TODOs:

General:

1) Check for malloc errors.

2) grep FIXME *.c *.h

asm level:

All the SP code is *heavily* dependent on the C compiler. The performance gap
between unoptimized and -O3 code is huge. Maybe a couple of asm routines would
be appropriate if some kind soul were willing to write them.

1) spv_dotproduct. Given spvs a and b, compute 
   a[0] * b[0] + ... a[n-1] * b[n-1] mod p

   Useful in mpzspp_normalize.

2) spv_ntt_gfp_dif, spv_ntt_gfp_dit. Most of stage 2 is spent on these
   functions; maybe a hand-written version will outperform gcc's efforts.


SP level:

1) Maybe use 64->32 bit Montgomery reduction instead of GMP's
   udiv_qrnnd_preinv2norm. Preliminary tests indicate this gives a 10% speedup
   in ntt_gfp_dif. See sp_montmul in sp.h.

   UPDATE: This code has been written (but is not in cvs). It turns out that
           sp_montmul as presented is incorrect as we have to check for
	   overflows. Unfortunately this cancels out the 10% speedup.

SPV level:

1) toom3 and toom4 have been translated directly from toomcook.c but seem to be
   very slow. Try lowering the operation count (i.e. increase the number of
   muls) and see if we can fit a toom3/4 in-between karatsuba and ntt.

4) Try out the NTT over GP(p^2). Old code doing this exists (DN), I'll see if
   I can get it to work at some point. This is why the function is called
   spv_ntt_gfp_dif, not just spv_ntt_dif.

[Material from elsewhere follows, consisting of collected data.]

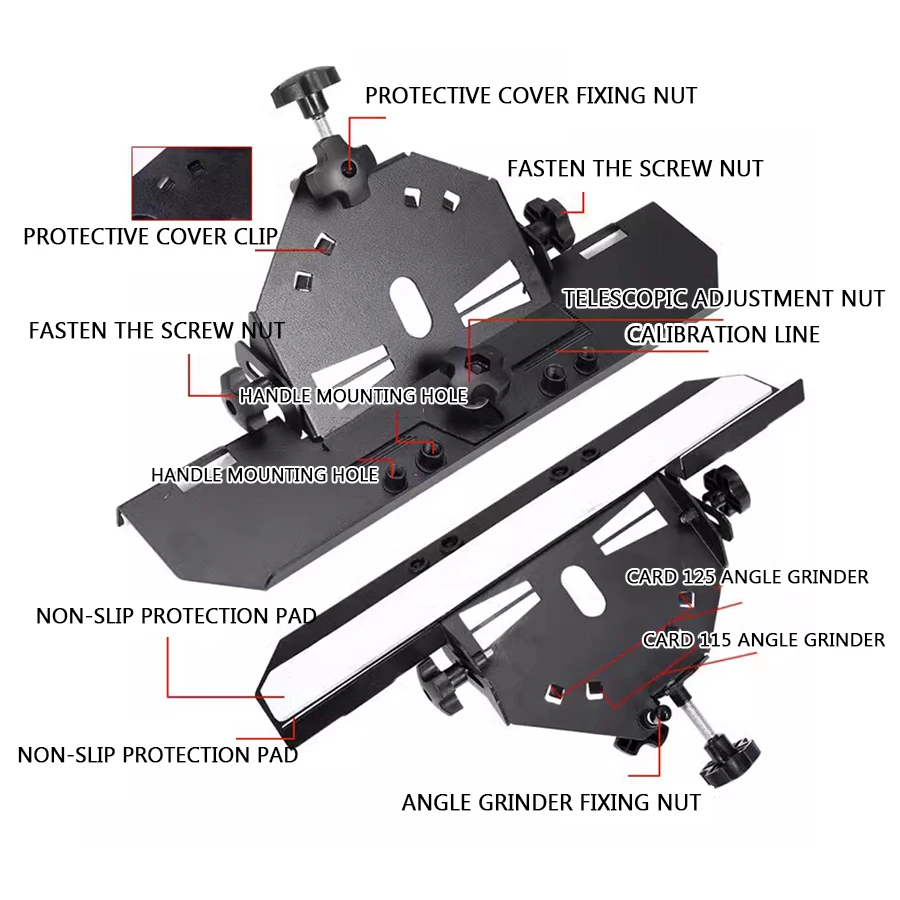 PROTECTIVE COVER FIXING NUT

FASTEN THE SCREW NUT

PROTECTIVE COVER CLIP

TELESCOPIC ADJUSTMENT NUT

FASTEN THE SCREW NUT

CALIBRATION LINE

HANDLE MOUNTING HOLE

HANDLE MOUNTING HOLE

CARD 125 ANGLE GRINDER

NON-SLIP PROTECTION PAD

CARD 115 ANGLE GRINDER

NON-SLIP PROTECTION PAD

ANGLE GRINDER FIXING NUT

5) Split-radix NTT. Old code doing this exists (DN), etc... I read somewhere
   that "A well-implemented radix-2 NTT can outperform a badly-implemented
   split-radix NTT"

MPZSPP level:

1) Find a better way of doing mpzspp_normalize.

2) Use a division tree for mpzspp_set_mpzp. Note however that these aren't
   too time-critical if we rewrite the high-level poly functions (see below)
   so they don't convert to/from mpzspps for every poly mul.